Television news journalist from Northern Ireland

John Irvine is a television news journalist, and an ITV News overseas journalist.

==Early life and education==
Irvine was born in Belfast, Northern Ireland.

==Career==
Before joining ITN in 1994, he worked for the Tyrone Constitution and UTV.

After two years as a producer, he was appointed as ITN's main Ireland Correspondent in 1996. During his time in Northern Ireland he covered the Shankill Road and Remembrance Day bombs.

In 2001 Irvine moved to the Middle East, where he was based in Jerusalem and covered the Israeli Army's occupation of Ramallah. From there he moved to Iraq to cover the 2003 Invasion. He broadcast nightly reports of the nightly bombing raids for ITV News from Baghdad. Irvine won the Royal Television Society Journalist of the Year award in 2003 for his coverage of the invasion. He was the first foreign correspondent to greet the arriving US Army.

Following the war, he transferred to Bangkok, where he was ITV's Asia Correspondent. He was then appointed ITN's Washington Correspondent and lived in Washington, D.C.,.

On 26 December 2004 Irvine was holidaying on Koh Yao island in Phuket with his family when the 2004 Indian Ocean earthquake hit. Although unhurt, Irvine, along with his wife, Libby, and their two young children, were carried 40 yards by the tsunami.

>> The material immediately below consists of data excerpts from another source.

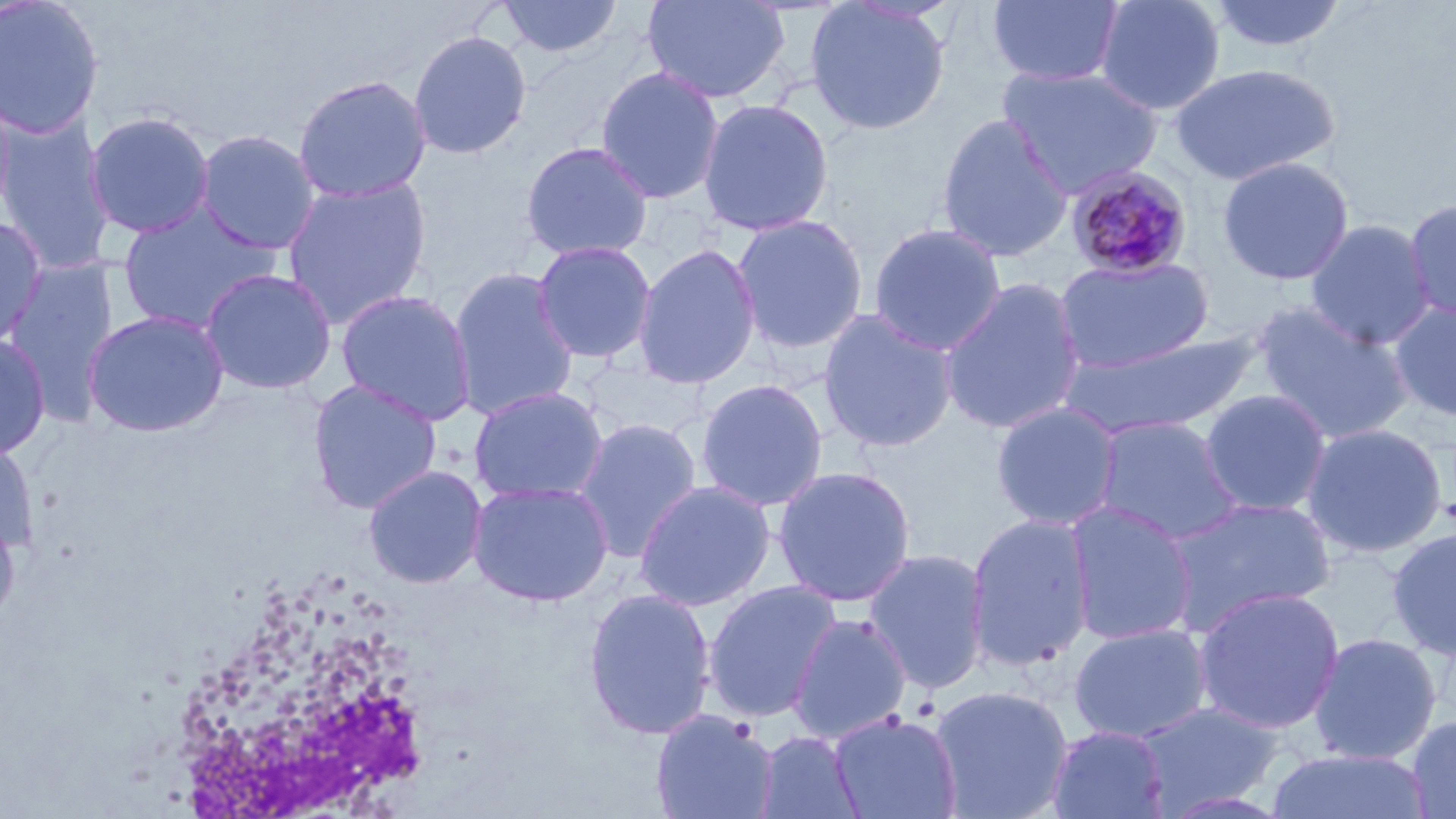

Summary:
  - Coordinate format: approximate bounding boxes as [x1, y1, x2, y2] in pixels
  - Uninfected red blood cell locations (subset): [496, 0, 623, 59], [642, 0, 790, 104], [986, 0, 1125, 86], [1093, 0, 1227, 116], [1208, 0, 1348, 54], [0, 1, 105, 140], [804, 1, 951, 135], [408, 30, 532, 160], [1168, 62, 1341, 185], [595, 66, 724, 204], [292, 74, 432, 203], [0, 88, 17, 223], [697, 98, 834, 236], [84, 111, 215, 239], [0, 113, 115, 273], [935, 114, 1074, 263], [194, 129, 322, 255], [519, 141, 654, 261], [1218, 156, 1355, 286], [281, 177, 432, 327], [1403, 197, 1456, 324], [118, 202, 280, 334], [730, 214, 869, 353], [0, 217, 47, 350], [1305, 219, 1435, 349], [868, 222, 1007, 355], [532, 241, 657, 363], [633, 243, 761, 389], [1054, 256, 1213, 373], [2, 258, 120, 423], [447, 266, 579, 420], [199, 268, 337, 395], [940, 278, 1086, 436], [335, 288, 477, 426], [1388, 300, 1455, 421], [1253, 303, 1415, 444], [818, 308, 959, 453], [83, 310, 229, 437], [1060, 331, 1263, 438], [0, 334, 51, 460], [577, 358, 707, 439], [695, 378, 829, 511], [307, 379, 442, 515], [469, 386, 609, 504], [1200, 389, 1332, 516], [990, 402, 1122, 531], [1092, 416, 1245, 546], [573, 417, 703, 562], [1301, 422, 1448, 557], [0, 439, 39, 556], [362, 464, 488, 589], [772, 465, 917, 607], [633, 479, 776, 611], [469, 480, 614, 606], [1163, 496, 1336, 634], [1064, 501, 1198, 645], [0, 509, 21, 630], [965, 513, 1096, 673], [1386, 526, 1456, 660], [862, 548, 992, 694], [702, 579, 843, 722], [1192, 587, 1344, 734], [582, 588, 717, 741], [788, 613, 912, 744], [1068, 622, 1212, 743], [1308, 633, 1442, 764], [931, 684, 1074, 818], [1134, 701, 1284, 814], [650, 708, 779, 819], [829, 710, 962, 819], [1405, 715, 1456, 818], [1046, 725, 1170, 819], [754, 730, 863, 819], [1265, 748, 1433, 819]
  - White blood cell locations: [181, 568, 428, 819]
  - Plasmodium malariae-infected red blood cell locations (subset): [1065, 164, 1194, 280]
  - Slide-level diagnosis: Plasmodium malariae
  - Modality: light microscopy
  - Field of view: single
  - Preparation: thin blood film
  - Image size: 1456×819 pixels
  - Stain: May-Grünwald-Giemsa
  - Magnification: 1000x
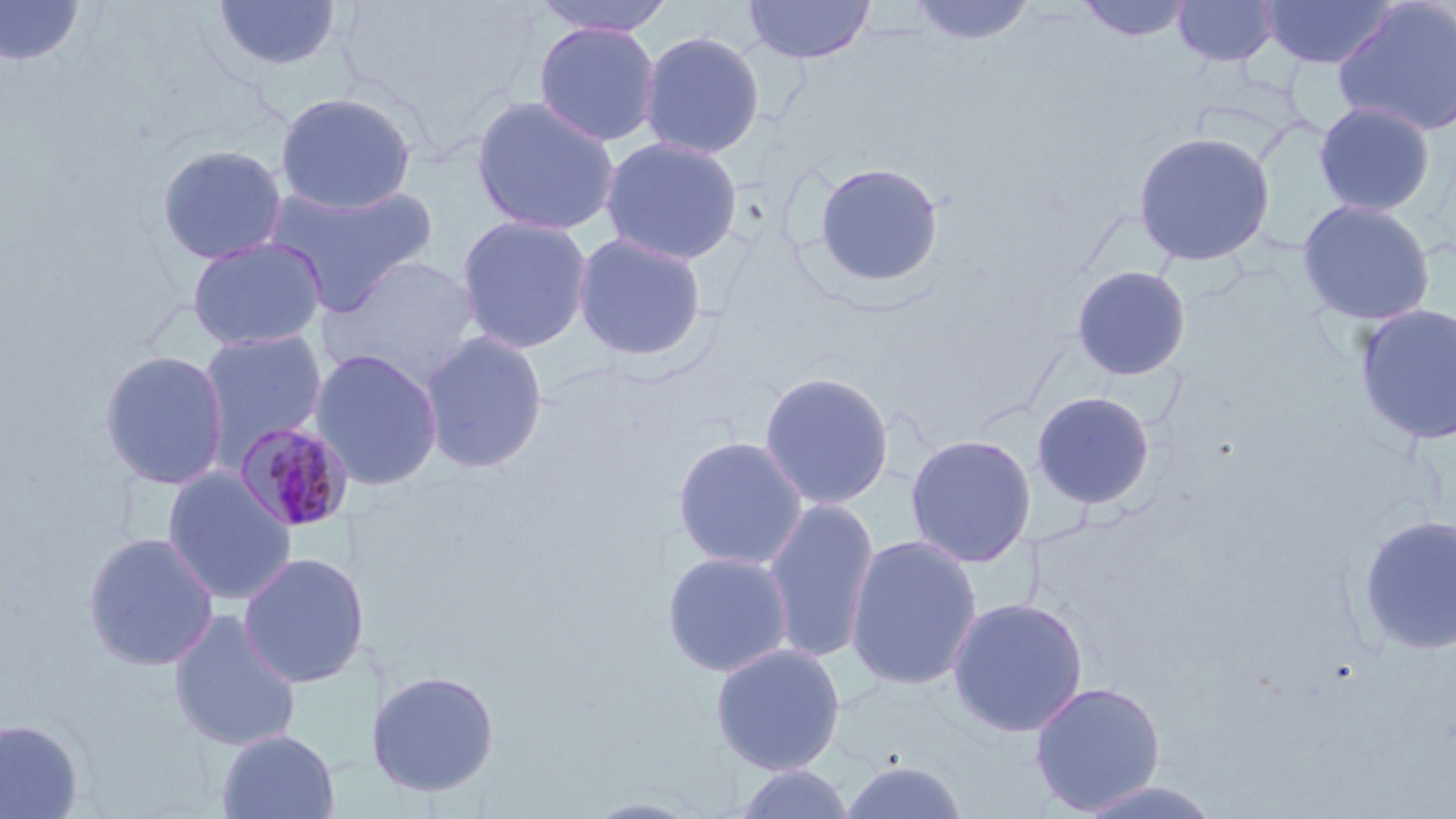 Approximate bounding boxes as (x1,y1)-(x2,y2) corner pairs in pixels. Plasmodium malariae-infected red blood cell locations: (231,420)-(356,534). Uninfected red blood cell locations: (527,0)-(678,37), (741,0)-(876,64), (906,0)-(1039,46), (1076,0)-(1197,43), (1172,0)-(1282,67), (1258,0)-(1398,69), (0,1)-(86,67), (210,1)-(344,73), (1333,1)-(1456,137), (532,21)-(662,147), (638,29)-(766,160), (274,91)-(418,215), (469,94)-(621,237), (1313,100)-(1436,217), (1132,130)-(1276,267), (600,136)-(743,266), (155,143)-(289,266), (813,161)-(944,288), (264,177)-(439,316), (1296,199)-(1436,326), (455,214)-(594,354), (572,231)-(709,361), (186,235)-(328,351), (320,254)-(484,387), (1070,264)-(1192,381), (1352,302)-(1456,447), (196,328)-(329,460), (419,331)-(549,474), (309,348)-(445,491), (98,349)-(231,491), (758,370)-(895,510), (1030,390)-(1156,510), (904,433)-(1037,568), (671,434)-(809,570), (162,467)-(298,606), (761,498)-(880,664), (1357,514)-(1456,656), (82,532)-(220,671), (844,534)-(983,692), (661,550)-(795,678), (238,552)-(371,688), (946,596)-(1089,738), (168,610)-(303,752), (710,643)-(846,775), (365,669)-(500,798), (1028,680)-(1166,815), (0,717)-(84,818), (215,728)-(340,819), (839,758)-(969,819), (731,763)-(858,819), (1072,779)-(1227,819), (582,796)-(707,818). Slide-level diagnosis: Plasmodium malariae. Thin blood film. 1000x magnification. Optical microscopy. Image is 1456×819 pixels. One field of a larger specimen. May-Grünwald-Giemsa stain.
Classify this cell by malaria status.
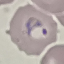
It is parasitized.

{
  "stain": "Giemsa",
  "preparation": "thin smear",
  "image_type": "automatically extracted cell patch, resized to 64 × 64 pixels",
  "capture": "smartphone camera at the microscope eyepiece"
}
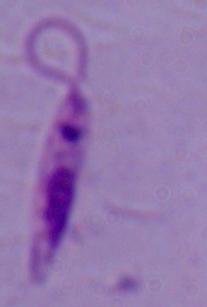
magnification = 1000x
identification = Leishmania
modality = photomicrograph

In January 2010 he reported from Haiti immediately after the horrific earthquake that levelled Port-au-Prince with a huge loss of life. He was one of a number of reporters rotated by ITV news. In the same year he reported from Iceland covering the story of the volcanic ash cloud. He is ITN's International correspondent covering stories from Latin America and Africa.